Tekst źródłowy -
---------------
Reklama

W Końskich odnawiają cmentarne zabytki

Zabytki koneckiego cmentarza odnawia „Nowa Sztuka - Dominik Rola” z Kunowa. Teraz na warsztacie ma żelazne nagrobki na sąsiadujących ze sobą mogiłach rodziny Chodnikiewiczów i grobowiec rodziny Putowskich, z głównym jej elementem rzeźbą Chrystusa dźwigającego krzyż. Pieniądze na odnowienie zabytków pochodzą z kwesty, którą PTTK przeprowadziło we Wszystkich Świętych.

W ubiegłym roku firma „Nowa Sztuka - Dominik Rola” znakomicie, ze znawstwem problematyki, przeprowadziła prace renowacyjne nagrobków: Stanisława Wiśnickiego, sióstr Lipowskich, Olechnowiczów Franciszki Baronowej Kelles-Krauz Dowiatt.
---------------
Surowe dane -
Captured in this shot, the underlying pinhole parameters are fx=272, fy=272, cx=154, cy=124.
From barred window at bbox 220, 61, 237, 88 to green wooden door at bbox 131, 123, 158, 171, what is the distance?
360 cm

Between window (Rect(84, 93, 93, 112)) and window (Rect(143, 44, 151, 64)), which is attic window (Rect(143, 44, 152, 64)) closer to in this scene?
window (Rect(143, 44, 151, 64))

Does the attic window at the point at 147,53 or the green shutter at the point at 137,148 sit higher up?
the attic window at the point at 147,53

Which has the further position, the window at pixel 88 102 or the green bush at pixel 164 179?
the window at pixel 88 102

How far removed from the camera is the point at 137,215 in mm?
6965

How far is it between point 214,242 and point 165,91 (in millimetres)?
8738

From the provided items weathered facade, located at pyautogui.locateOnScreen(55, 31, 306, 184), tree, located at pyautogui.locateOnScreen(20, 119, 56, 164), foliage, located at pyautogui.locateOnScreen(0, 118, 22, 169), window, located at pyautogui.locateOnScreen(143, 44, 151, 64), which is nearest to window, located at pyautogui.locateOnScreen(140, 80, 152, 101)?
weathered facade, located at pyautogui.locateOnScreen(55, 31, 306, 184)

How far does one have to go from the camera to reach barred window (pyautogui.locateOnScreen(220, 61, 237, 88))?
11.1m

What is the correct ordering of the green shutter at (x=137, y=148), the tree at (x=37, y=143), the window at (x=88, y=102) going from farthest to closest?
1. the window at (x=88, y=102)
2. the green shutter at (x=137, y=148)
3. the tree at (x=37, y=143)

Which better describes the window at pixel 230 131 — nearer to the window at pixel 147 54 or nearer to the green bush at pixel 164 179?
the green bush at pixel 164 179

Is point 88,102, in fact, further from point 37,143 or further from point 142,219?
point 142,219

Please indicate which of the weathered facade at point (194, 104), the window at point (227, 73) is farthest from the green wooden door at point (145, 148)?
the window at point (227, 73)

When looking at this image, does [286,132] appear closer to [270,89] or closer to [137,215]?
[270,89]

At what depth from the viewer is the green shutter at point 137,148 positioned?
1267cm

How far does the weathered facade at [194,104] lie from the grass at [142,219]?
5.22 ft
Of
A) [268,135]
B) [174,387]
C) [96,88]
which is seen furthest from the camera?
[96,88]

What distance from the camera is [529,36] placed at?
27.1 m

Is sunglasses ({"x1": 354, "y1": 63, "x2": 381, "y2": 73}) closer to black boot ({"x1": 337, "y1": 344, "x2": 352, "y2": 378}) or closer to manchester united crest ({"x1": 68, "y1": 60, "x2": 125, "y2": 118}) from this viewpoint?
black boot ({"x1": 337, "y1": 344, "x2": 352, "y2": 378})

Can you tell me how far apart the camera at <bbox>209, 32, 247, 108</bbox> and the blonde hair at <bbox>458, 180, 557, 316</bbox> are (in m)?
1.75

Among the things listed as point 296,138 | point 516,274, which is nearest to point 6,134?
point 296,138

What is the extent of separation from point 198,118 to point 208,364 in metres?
---------------
Problemy i zadania -
**A.** Przepisz z tekstu o zabytkach koneckiego cmentarza fragment od słów „W Końskich odnawiają” aż do słów „Baronowej Kelles-Krauz Dowiatt.” włącznie.
**B.** Skąd według tekstu o zabytkach koneckiego cmentarza pochodzą pieniądze na ich odnowienie?

Odpowiedzi do zadań -
**A.**
W Końskich odnawiają cmentarne zabytki

Zabytki koneckiego cmentarza odnawia „Nowa Sztuka - Dominik Rola” z Kunowa. Teraz na warsztacie ma żelazne nagrobki na sąsiadujących ze sobą mogiłach rodziny Chodnikiewiczów i grobowiec rodziny Putowskich, z głównym jej elementem rzeźbą Chrystusa dźwigającego krzyż. Pieniądze na odnowienie zabytków pochodzą z kwesty, którą PTTK przeprowadziło we Wszystkich Świętych.

W ubiegłym roku firma „Nowa Sztuka - Dominik Rola” znakomicie, ze znawstwem problematyki, przeprowadziła prace renowacyjne nagrobków: Stanisława Wiśnickiego, sióstr Lipowskich, Olechnowiczów Franciszki Baronowej Kelles-Krauz Dowiatt.

**B.** Z kwesty, którą PTTK przeprowadziło we Wszystkich Świętych.